Einde inhoudsopgave
Wetboek van Burgerlijke Rechtsvordering
Artikel 475a [Geen beslag]
Geldend
Geldend vanaf 01-01-2023
- Bronpublicatie:
22-08-2022, Stb. 2022, 345 (uitgifte: 07-09-2022, kamerstukken: 36003)
- Inwerkingtreding
01-01-2023
- Bronpublicatie inwerkingtreding:
16-09-2022, Stb. 2022, 364 (uitgifte: 21-09-2022, kamerstukken/regelingnummer: -)
- Vakgebied(en)
Burgerlijk procesrecht / Algemeen
1.
Het beslag strekt zich niet uit tot vorderingen of zaken die volgens de wet niet voor beslag vatbaar zijn, noch tot vorderingen die recht geven op een volgens de wet of naar haar aard niet voor beslag vatbare prestatie.
2.
Het beslag is niet geldig op het gedeelte van een vordering dat daarop wordt ingehouden krachtens de wet, uit hoofde van een ziektekostenverzekering of van een pensioenspaarregeling dan wel uit hoofde van een ondernemingsspaarregeling voor een oudedagsverzorging.
3.
Het beslag strekt zich niet uit tot onkostenvergoedingen, tenzij deze als fiscaal loon van de geëxecuteerde worden beschouwd.
4.
Vorderingen die recht geven op iets anders dan betaling van een geldsom of dan levering van roerende zaken die geen registergoederen zijn, of van rechten aan toonder of order, vallen slechts onder het beslag, voor zover zij in het beslagexploot uitdrukkelijk zijn omschreven.
5.
Een beslag als bedoeld in artikel 475, eerste lid, op geldmiddelen die een natuurlijk persoon aanhoudt bij een bank is slechts geldig voor zover het de bedragen genoemd in het eerste lid van artikel 475da gedurende een kalendermaand overtreft. Bij of krachtens algemene maatregel van bestuur kunnen nadere regels worden gesteld inzake de uitvoering van dit beslag.
6.
Indien de geëxecuteerde op grond van de basisregistratie personen geen woonadres in Nederland heeft en geen vaste woon- of verblijfplaats buiten Nederland, is een beslag als bedoeld in het vijfde lid slechts geldig voor zover het de helft van de bedragen genoemd in het eerste lid van artikel 475da gedurende een kalendermaand overtreft. Indien de geëxecuteerde buiten Nederland een vaste woon- of verblijfplaats heeft, kan de geëxecuteerde de kantonrechter verzoeken het vijfde lid van toepassing te verklaren.

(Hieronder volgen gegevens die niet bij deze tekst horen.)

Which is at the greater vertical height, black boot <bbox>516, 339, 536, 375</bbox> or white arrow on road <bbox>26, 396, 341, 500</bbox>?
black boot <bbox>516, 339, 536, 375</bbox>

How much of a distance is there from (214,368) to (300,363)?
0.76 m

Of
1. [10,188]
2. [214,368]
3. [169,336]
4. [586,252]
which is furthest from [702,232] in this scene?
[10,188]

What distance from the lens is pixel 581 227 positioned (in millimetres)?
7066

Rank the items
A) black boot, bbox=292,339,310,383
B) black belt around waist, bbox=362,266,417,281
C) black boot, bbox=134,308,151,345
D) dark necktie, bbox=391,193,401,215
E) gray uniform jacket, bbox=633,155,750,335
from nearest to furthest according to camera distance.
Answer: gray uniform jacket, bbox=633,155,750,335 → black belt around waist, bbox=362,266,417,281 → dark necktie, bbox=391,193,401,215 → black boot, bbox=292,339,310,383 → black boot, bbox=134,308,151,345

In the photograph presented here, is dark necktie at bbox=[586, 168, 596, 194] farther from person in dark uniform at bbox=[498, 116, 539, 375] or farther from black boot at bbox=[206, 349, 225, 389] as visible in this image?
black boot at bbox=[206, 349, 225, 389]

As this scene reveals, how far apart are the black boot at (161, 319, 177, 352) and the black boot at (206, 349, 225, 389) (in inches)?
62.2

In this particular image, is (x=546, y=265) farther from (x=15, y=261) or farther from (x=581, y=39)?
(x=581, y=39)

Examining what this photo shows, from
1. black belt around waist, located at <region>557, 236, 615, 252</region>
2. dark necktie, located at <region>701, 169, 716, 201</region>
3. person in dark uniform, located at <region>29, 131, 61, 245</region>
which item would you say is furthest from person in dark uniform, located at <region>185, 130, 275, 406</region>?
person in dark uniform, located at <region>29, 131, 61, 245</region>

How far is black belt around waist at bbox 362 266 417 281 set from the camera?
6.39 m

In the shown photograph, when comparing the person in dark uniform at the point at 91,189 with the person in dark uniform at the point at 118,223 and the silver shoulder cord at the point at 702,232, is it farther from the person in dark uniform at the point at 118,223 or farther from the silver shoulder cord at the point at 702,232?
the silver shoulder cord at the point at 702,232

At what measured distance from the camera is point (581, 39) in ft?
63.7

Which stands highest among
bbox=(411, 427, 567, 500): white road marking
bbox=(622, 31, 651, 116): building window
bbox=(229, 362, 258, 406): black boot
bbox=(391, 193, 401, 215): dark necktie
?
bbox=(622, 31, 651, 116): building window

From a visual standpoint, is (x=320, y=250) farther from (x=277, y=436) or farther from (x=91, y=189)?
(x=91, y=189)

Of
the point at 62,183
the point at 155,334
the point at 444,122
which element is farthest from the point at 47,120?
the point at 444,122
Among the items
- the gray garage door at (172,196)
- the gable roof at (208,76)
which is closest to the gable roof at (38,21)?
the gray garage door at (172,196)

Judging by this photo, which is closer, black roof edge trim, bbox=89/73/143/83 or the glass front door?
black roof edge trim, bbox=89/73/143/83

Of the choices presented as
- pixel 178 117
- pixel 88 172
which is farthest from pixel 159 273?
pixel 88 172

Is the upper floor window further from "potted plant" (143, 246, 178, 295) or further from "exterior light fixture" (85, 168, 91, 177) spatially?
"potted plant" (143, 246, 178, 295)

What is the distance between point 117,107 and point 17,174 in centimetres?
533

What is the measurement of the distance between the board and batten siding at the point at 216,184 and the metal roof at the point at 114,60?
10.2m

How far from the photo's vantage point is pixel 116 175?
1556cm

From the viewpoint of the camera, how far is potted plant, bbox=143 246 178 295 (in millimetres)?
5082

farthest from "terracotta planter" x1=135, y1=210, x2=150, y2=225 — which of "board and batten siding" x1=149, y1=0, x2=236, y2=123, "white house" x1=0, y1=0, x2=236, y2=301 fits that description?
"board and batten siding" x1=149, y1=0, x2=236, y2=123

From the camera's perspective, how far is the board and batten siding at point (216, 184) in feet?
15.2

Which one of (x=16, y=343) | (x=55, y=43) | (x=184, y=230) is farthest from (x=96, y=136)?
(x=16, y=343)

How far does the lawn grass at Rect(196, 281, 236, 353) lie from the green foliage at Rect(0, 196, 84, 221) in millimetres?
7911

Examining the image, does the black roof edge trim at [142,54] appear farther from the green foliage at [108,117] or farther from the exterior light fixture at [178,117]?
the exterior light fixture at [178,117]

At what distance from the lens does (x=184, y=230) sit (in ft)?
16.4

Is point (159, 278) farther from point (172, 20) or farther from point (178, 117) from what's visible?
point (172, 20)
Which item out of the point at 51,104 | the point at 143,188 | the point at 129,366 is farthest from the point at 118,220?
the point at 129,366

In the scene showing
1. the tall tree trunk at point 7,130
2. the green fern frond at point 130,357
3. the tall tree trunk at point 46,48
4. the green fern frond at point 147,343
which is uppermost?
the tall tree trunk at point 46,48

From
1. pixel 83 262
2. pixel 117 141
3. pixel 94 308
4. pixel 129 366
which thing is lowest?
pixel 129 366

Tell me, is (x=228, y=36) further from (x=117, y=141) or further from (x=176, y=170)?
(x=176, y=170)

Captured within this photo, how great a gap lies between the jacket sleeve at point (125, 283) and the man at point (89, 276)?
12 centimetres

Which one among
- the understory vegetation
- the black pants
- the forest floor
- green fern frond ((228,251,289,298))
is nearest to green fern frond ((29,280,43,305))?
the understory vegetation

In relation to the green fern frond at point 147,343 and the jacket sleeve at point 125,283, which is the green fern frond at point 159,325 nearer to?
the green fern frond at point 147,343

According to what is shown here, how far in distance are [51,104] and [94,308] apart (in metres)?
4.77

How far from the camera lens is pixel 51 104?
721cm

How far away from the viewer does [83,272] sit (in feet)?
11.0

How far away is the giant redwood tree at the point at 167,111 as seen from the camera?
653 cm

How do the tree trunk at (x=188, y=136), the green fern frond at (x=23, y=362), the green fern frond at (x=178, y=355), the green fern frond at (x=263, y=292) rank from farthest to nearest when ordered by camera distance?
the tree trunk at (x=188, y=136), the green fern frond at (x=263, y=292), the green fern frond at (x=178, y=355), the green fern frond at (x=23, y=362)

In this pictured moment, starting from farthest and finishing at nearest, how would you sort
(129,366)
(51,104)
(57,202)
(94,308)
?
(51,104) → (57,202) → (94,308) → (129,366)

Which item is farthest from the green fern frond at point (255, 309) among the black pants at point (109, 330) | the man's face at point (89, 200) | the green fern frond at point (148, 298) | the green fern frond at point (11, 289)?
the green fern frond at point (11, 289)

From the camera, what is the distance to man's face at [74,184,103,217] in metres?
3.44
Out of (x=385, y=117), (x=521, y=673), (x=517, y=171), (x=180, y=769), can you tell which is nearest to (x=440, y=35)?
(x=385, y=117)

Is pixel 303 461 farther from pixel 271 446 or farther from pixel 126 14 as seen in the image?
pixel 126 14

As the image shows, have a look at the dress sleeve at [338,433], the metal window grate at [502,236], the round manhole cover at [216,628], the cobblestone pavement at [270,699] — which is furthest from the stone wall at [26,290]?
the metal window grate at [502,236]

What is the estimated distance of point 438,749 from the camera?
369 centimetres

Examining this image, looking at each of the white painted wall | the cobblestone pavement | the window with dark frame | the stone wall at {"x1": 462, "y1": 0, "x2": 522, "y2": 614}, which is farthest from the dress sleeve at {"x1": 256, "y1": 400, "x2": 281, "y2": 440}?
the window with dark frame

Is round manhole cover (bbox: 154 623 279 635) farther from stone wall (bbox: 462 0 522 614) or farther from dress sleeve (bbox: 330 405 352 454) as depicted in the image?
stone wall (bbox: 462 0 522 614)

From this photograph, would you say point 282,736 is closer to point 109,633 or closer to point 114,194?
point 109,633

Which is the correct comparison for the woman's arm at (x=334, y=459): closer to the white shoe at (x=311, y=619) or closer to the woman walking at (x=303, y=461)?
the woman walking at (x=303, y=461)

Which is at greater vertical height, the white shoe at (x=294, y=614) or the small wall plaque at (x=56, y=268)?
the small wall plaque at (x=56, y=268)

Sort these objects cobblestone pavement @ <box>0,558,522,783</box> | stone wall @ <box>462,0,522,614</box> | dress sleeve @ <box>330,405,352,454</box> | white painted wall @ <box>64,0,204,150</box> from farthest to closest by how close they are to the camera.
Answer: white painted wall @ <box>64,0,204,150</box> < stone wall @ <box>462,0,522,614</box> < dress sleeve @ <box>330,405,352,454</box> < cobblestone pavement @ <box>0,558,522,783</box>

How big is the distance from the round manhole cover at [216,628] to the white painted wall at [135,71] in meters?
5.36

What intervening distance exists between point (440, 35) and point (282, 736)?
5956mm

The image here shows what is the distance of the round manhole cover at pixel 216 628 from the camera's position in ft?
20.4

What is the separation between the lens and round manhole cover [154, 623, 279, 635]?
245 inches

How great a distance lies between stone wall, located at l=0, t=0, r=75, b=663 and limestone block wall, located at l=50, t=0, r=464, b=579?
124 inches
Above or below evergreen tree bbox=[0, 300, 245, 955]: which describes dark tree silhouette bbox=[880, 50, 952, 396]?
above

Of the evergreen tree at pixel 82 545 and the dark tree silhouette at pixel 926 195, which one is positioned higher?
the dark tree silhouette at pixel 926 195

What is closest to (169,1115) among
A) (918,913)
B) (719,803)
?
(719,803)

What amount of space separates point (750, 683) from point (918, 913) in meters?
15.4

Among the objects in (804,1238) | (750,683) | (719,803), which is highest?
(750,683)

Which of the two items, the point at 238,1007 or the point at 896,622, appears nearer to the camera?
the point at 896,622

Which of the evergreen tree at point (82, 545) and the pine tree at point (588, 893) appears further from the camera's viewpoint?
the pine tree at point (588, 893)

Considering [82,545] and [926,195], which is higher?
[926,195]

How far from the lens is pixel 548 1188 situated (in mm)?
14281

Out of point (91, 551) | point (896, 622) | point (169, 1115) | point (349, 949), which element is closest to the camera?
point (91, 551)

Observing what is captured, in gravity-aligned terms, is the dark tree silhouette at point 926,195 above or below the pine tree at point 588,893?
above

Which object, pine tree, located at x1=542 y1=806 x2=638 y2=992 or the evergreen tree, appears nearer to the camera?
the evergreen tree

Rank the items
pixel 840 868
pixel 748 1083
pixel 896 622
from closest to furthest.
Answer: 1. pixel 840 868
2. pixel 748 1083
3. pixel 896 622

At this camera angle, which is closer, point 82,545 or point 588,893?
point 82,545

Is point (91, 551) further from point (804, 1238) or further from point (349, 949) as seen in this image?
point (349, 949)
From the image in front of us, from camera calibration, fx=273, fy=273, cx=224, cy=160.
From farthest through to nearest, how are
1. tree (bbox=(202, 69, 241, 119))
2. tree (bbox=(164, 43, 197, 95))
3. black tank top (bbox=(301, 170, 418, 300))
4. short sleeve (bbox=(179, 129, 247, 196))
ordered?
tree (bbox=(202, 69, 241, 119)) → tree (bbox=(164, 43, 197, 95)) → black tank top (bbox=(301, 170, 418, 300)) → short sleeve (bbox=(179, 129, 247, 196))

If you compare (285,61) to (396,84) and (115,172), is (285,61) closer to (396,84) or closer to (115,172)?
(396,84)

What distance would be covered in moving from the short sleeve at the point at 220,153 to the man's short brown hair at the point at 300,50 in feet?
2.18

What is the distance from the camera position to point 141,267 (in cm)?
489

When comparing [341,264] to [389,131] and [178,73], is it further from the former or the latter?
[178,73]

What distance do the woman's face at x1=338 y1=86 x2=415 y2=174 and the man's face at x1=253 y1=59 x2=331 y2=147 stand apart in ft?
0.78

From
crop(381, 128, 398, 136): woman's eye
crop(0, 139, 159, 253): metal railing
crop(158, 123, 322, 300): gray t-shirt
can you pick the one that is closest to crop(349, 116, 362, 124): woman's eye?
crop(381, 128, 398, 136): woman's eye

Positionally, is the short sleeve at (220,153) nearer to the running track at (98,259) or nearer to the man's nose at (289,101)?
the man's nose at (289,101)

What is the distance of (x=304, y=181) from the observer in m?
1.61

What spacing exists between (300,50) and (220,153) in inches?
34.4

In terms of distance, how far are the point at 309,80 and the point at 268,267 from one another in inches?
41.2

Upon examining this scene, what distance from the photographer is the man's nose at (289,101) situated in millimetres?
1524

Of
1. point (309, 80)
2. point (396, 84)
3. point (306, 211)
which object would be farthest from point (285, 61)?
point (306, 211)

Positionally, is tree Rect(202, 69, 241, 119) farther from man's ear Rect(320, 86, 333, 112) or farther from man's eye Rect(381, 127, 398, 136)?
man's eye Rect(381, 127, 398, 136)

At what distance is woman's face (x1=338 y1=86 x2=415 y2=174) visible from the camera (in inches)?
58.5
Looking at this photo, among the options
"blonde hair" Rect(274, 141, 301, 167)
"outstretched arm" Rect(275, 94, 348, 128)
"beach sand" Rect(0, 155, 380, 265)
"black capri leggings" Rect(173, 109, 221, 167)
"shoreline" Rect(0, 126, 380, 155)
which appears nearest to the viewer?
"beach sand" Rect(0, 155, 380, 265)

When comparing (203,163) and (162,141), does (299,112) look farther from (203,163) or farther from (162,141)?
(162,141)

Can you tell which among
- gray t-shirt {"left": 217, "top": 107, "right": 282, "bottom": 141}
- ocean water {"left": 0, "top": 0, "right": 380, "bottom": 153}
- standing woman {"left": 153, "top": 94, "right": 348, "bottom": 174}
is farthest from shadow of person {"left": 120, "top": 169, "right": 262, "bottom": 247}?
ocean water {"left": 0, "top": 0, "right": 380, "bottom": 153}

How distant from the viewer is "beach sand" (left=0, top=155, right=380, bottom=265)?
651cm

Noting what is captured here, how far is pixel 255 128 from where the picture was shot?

Indien de geëxecuteerde op grond van de basisregistratie personen geen woonadres in Nederland heeft en hij onvoldoende andere middelen van bestaan heeft, kan de geëxecuteerde de kantonrechter verzoeken lid 5 van toepassing te verklaren.
7.
In dit artikel en in artikel 475aa worden onder geldmiddelen verstaan geldmiddelen als bedoeld in artikel 1:1 van de Wet op het financieel toezicht en onder bank wordt verstaan een bank als bedoeld in artikel 1:1 Wet op het financieel toezicht.
8.
Op ingevolge artikel 642c in de consignatiekas gestorte bedragen mag geen beslag worden gelegd.